* **Exercise prompt**
Please retype the line that contains "Розовая духовка в" and all lines that follow it to the end of the entries below, exactly as they stand, with nothing added.

(Dataset records)
============

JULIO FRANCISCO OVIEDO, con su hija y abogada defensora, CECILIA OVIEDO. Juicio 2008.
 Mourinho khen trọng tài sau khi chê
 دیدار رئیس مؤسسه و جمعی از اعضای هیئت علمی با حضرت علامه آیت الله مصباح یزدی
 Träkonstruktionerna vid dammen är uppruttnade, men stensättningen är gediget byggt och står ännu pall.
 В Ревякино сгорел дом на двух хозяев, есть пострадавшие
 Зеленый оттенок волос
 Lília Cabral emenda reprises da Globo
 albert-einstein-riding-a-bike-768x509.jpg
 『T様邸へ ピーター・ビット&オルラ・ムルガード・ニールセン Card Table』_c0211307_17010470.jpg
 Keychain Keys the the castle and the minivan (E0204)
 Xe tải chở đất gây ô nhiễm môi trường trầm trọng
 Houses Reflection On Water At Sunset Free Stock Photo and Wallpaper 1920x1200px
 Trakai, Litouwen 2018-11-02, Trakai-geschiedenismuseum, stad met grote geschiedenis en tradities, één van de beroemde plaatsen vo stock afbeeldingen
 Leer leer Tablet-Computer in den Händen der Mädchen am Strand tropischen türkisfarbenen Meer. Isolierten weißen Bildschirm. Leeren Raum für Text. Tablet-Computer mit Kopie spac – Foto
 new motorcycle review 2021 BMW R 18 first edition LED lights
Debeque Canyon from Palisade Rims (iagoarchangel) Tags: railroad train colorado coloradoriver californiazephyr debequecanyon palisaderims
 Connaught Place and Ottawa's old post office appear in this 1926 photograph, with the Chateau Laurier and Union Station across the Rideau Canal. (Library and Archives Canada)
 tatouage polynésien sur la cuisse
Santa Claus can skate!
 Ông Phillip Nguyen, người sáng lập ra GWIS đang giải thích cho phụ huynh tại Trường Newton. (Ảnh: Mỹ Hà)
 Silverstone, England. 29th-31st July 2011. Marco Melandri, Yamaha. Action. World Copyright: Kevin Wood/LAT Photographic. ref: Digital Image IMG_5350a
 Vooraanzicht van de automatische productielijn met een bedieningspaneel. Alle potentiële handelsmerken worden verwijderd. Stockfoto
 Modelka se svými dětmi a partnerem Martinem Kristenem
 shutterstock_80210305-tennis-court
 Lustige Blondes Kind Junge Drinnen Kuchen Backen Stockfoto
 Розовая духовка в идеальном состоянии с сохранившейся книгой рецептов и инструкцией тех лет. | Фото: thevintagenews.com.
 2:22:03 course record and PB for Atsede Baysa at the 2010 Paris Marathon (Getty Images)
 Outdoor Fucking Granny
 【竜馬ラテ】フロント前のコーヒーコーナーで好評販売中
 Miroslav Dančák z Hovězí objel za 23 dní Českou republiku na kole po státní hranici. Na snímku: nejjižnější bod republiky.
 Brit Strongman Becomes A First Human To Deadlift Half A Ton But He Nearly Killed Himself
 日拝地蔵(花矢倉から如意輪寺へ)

============

* **Solution**
 Розовая духовка в идеальном состоянии с сохранившейся книгой рецептов и инструкцией тех лет. | Фото: thevintagenews.com.
 2:22:03 course record and PB for Atsede Baysa at the 2010 Paris Marathon (Getty Images)
 Outdoor Fucking Granny
 【竜馬ラテ】フロント前のコーヒーコーナーで好評販売中
 Miroslav Dančák z Hovězí objel za 23 dní Českou republiku na kole po státní hranici. Na snímku: nejjižnější bod republiky.
 Brit Strongman Becomes A First Human To Deadlift Half A Ton But He Nearly Killed Himself
 日拝地蔵(花矢倉から如意輪寺へ)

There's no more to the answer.